- _YOUR TASK_
Transcribe every record beneath, precisely as written.

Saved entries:

-*-

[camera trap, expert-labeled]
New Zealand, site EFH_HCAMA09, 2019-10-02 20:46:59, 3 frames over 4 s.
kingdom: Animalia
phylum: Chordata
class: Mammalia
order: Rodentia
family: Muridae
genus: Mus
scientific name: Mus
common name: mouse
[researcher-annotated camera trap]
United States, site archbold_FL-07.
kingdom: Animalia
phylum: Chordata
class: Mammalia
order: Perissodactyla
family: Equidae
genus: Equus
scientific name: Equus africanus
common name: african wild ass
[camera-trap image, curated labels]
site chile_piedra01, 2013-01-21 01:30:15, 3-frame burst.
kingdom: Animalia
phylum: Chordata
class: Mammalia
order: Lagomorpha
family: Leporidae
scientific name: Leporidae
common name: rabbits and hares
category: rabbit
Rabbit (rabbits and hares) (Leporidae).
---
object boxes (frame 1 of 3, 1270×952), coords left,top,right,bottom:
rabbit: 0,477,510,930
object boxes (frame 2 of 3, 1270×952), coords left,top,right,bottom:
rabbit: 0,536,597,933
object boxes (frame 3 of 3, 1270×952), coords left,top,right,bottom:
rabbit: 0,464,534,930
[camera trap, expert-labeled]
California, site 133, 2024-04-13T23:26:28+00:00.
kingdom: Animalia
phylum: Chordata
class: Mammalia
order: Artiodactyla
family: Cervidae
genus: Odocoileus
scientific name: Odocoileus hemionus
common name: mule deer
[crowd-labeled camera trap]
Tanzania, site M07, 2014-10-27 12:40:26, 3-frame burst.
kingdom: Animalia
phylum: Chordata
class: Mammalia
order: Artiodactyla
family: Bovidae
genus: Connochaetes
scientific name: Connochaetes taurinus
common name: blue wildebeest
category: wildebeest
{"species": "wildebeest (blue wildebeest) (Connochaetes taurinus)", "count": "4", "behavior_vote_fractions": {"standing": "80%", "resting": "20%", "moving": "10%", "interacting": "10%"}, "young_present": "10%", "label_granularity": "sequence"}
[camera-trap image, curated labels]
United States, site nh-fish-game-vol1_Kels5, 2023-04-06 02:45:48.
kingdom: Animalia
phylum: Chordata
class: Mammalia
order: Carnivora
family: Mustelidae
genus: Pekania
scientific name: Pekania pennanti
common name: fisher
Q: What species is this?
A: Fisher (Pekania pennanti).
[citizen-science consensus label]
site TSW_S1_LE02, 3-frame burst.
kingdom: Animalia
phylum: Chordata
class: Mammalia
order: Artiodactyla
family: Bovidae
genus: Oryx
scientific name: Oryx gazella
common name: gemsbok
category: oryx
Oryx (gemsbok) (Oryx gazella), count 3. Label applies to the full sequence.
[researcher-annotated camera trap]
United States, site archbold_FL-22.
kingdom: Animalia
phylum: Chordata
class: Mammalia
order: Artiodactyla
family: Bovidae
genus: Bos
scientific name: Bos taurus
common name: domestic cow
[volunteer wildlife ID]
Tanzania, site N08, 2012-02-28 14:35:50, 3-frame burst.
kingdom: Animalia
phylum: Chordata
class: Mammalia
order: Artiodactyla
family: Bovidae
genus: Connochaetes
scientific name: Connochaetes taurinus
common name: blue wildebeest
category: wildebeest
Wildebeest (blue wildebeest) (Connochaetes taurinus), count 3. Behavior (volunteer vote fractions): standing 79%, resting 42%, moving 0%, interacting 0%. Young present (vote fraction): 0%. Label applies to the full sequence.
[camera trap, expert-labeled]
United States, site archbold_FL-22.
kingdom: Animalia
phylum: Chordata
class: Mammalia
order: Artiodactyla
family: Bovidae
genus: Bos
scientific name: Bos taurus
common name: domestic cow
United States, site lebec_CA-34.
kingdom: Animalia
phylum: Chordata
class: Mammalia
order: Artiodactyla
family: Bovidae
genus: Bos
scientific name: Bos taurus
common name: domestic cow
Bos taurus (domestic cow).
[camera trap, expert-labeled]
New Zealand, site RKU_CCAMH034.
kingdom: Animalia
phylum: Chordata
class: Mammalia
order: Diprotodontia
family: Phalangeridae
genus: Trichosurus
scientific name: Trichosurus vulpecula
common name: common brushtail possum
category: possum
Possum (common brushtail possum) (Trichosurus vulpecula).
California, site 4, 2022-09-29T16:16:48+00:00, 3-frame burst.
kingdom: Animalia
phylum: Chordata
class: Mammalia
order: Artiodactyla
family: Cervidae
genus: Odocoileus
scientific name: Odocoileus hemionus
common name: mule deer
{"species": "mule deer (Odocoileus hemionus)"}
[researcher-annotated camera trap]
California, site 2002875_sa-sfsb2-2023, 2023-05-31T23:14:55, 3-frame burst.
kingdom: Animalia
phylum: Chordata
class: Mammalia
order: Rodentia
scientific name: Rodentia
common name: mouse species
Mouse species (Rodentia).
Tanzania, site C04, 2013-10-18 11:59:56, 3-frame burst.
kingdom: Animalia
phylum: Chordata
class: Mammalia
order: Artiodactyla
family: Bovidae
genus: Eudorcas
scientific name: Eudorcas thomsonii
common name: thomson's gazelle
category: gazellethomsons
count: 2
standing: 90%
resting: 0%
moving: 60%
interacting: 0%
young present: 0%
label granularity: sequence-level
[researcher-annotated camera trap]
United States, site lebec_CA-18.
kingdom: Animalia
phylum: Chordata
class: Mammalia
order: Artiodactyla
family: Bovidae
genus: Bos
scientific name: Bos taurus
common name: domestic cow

-*-

- _ANSWER TO THE PROBLEM_
[camera trap, expert-labeled]
New Zealand, site EFH_HCAMA09, 2019-10-02 20:46:59, 3 frames over 4 s.
kingdom: Animalia
phylum: Chordata
class: Mammalia
order: Rodentia
family: Muridae
genus: Mus
scientific name: Mus
common name: mouse
[researcher-annotated camera trap]
United States, site archbold_FL-07.
kingdom: Animalia
phylum: Chordata
class: Mammalia
order: Perissodactyla
family: Equidae
genus: Equus
scientific name: Equus africanus
common name: african wild ass
[camera-trap image, curated labels]
site chile_piedra01, 2013-01-21 01:30:15, 3-frame burst.
kingdom: Animalia
phylum: Chordata
class: Mammalia
order: Lagomorpha
family: Leporidae
scientific name: Leporidae
common name: rabbits and hares
category: rabbit
Rabbit (rabbits and hares) (Leporidae).
---
object boxes (frame 1 of 3, 1270×952), coords left,top,right,bottom:
rabbit: 0,477,510,930
object boxes (frame 2 of 3, 1270×952), coords left,top,right,bottom:
rabbit: 0,536,597,933
object boxes (frame 3 of 3, 1270×952), coords left,top,right,bottom:
rabbit: 0,464,534,930
[camera trap, expert-labeled]
California, site 133, 2024-04-13T23:26:28+00:00.
kingdom: Animalia
phylum: Chordata
class: Mammalia
order: Artiodactyla
family: Cervidae
genus: Odocoileus
scientific name: Odocoileus hemionus
common name: mule deer
[crowd-labeled camera trap]
Tanzania, site M07, 2014-10-27 12:40:26, 3-frame burst.
kingdom: Animalia
phylum: Chordata
class: Mammalia
order: Artiodactyla
family: Bovidae
genus: Connochaetes
scientific name: Connochaetes taurinus
common name: blue wildebeest
category: wildebeest
{"species": "wildebeest (blue wildebeest) (Connochaetes taurinus)", "count": "4", "behavior_vote_fractions": {"standing": "80%", "resting": "20%", "moving": "10%", "interacting": "10%"}, "young_present": "10%", "label_granularity": "sequence"}
[camera-trap image, curated labels]
United States, site nh-fish-game-vol1_Kels5, 2023-04-06 02:45:48.
kingdom: Animalia
phylum: Chordata
class: Mammalia
order: Carnivora
family: Mustelidae
genus: Pekania
scientific name: Pekania pennanti
common name: fisher
Q: What species is this?
A: Fisher (Pekania pennanti).
[citizen-science consensus label]
site TSW_S1_LE02, 3-frame burst.
kingdom: Animalia
phylum: Chordata
class: Mammalia
order: Artiodactyla
family: Bovidae
genus: Oryx
scientific name: Oryx gazella
common name: gemsbok
category: oryx
Oryx (gemsbok) (Oryx gazella), count 3. Label applies to the full sequence.
[researcher-annotated camera trap]
United States, site archbold_FL-22.
kingdom: Animalia
phylum: Chordata
class: Mammalia
order: Artiodactyla
family: Bovidae
genus: Bos
scientific name: Bos taurus
common name: domestic cow
[volunteer wildlife ID]
Tanzania, site N08, 2012-02-28 14:35:50, 3-frame burst.
kingdom: Animalia
phylum: Chordata
class: Mammalia
order: Artiodactyla
family: Bovidae
genus: Connochaetes
scientific name: Connochaetes taurinus
common name: blue wildebeest
category: wildebeest
Wildebeest (blue wildebeest) (Connochaetes taurinus), count 3. Behavior (volunteer vote fractions): standing 79%, resting 42%, moving 0%, interacting 0%. Young present (vote fraction): 0%. Label applies to the full sequence.
[camera trap, expert-labeled]
United States, site archbold_FL-22.
kingdom: Animalia
phylum: Chordata
class: Mammalia
order: Artiodactyla
family: Bovidae
genus: Bos
scientific name: Bos taurus
common name: domestic cow
United States, site lebec_CA-34.
kingdom: Animalia
phylum: Chordata
class: Mammalia
order: Artiodactyla
family: Bovidae
genus: Bos
scientific name: Bos taurus
common name: domestic cow
Bos taurus (domestic cow).
[camera trap, expert-labeled]
New Zealand, site RKU_CCAMH034.
kingdom: Animalia
phylum: Chordata
class: Mammalia
order: Diprotodontia
family: Phalangeridae
genus: Trichosurus
scientific name: Trichosurus vulpecula
common name: common brushtail possum
category: possum
Possum (common brushtail possum) (Trichosurus vulpecula).
California, site 4, 2022-09-29T16:16:48+00:00, 3-frame burst.
kingdom: Animalia
phylum: Chordata
class: Mammalia
order: Artiodactyla
family: Cervidae
genus: Odocoileus
scientific name: Odocoileus hemionus
common name: mule deer
{"species": "mule deer (Odocoileus hemionus)"}
[researcher-annotated camera trap]
California, site 2002875_sa-sfsb2-2023, 2023-05-31T23:14:55, 3-frame burst.
kingdom: Animalia
phylum: Chordata
class: Mammalia
order: Rodentia
scientific name: Rodentia
common name: mouse species
Mouse species (Rodentia).
Tanzania, site C04, 2013-10-18 11:59:56, 3-frame burst.
kingdom: Animalia
phylum: Chordata
class: Mammalia
order: Artiodactyla
family: Bovidae
genus: Eudorcas
scientific name: Eudorcas thomsonii
common name: thomson's gazelle
category: gazellethomsons
count: 2
standing: 90%
resting: 0%
moving: 60%
interacting: 0%
young present: 0%
label granularity: sequence-level
[researcher-annotated camera trap]
United States, site lebec_CA-18.
kingdom: Animalia
phylum: Chordata
class: Mammalia
order: Artiodactyla
family: Bovidae
genus: Bos
scientific name: Bos taurus
common name: domestic cow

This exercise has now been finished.